Here's my experience in a nutshell: https://ewaldbenes.com/en/blog/the-only-coding-agent-you-ll-ever-need
denis_9@reddit
Check out Goose; they have a CLI and GUI (including Windows) with a built-in MCP server. All you need to do is download the binaries, configure the model to connect to llama, and you're good to go.
https://github.com/block/goose
jawondo@reddit
https://shittycodingagent.ai/ - don't let the domain name fool you.
On that page:
Pi is a minimal terminal coding harness. Adapt pi to your workflows, not the other way around. Extend it with TypeScript extensions, skills, prompt templates, and themes. Bundle them as pi packages and share via npm or git.

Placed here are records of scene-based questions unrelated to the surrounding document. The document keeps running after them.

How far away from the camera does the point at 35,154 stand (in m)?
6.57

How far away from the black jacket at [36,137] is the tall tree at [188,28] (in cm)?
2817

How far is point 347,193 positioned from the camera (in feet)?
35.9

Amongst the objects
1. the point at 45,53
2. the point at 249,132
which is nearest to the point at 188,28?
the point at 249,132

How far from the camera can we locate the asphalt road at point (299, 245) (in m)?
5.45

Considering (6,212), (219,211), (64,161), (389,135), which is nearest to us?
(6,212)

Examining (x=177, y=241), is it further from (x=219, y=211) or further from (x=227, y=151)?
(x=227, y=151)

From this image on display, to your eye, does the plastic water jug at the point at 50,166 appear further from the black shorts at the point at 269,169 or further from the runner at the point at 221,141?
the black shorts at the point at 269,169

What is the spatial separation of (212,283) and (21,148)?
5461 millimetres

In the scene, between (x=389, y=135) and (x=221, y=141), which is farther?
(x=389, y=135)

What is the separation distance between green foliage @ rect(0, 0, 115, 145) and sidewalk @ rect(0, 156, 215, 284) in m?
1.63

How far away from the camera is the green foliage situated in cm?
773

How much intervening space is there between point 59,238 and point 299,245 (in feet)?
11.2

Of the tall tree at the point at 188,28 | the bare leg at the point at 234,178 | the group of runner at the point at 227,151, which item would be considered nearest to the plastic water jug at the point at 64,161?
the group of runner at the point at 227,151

Pi ships with powerful defaults but skips features like sub-agents and plan mode. Ask pi to build what you want, or install a package that does it your way.
Four modes: interactive, print/JSON, RPC, and SDK. See clawdbot for a real-world integration.
Ok-Ad-8976@reddit
https://github.com/badlogic/pi-mono
I was listening to the podcast today and they were talking about this one. I have not tried it myself, but it seemed kind of cool
SM8085@reddit
Have you seen Aider? You can load editable and read-only files. Then you can give whatever command you want the bot to try to perform on those files.
If you don't know what files you need then you can try a
/askcommand like/ask What files do I need to examine to understand how <whatever> works?and it will prompt to add files to the chat as it investigates.The repo-map is nice, other projects should borrow that idea. It's all free software.
There's the scripting section.
o0genesis0o@reddit
It depends how you think of lightweight. I did a test between Qwen Code / Gemini-CLI (one is fork of the other), OpenCode, Crush, Kilocode, and OpenHands yesterday to see if I can replace qwen code. The answer is no. When i run Qwen Code and Gemini-CLI, the wattage from my whole machine is below 7W all the time. When I run others, the wattage jumps to 12-15W, and I can hear the fan starting, which is crazy for just terminal interface. This wasteful use of computing makes me mad. Anyhow, if light is in terms of computing, I would say Gemini and Qwen are the best so far. Maybe codex and claude are also good, but I haven't tested them yet.
If you want to build from bare minimum, have a look at Hugginface Smolagents framework. I'm thinking about ditching my WIP framework to adopt smolagents instead, since my approach is quite similar to theirs (code agents), but their codebase seems more stable than mine.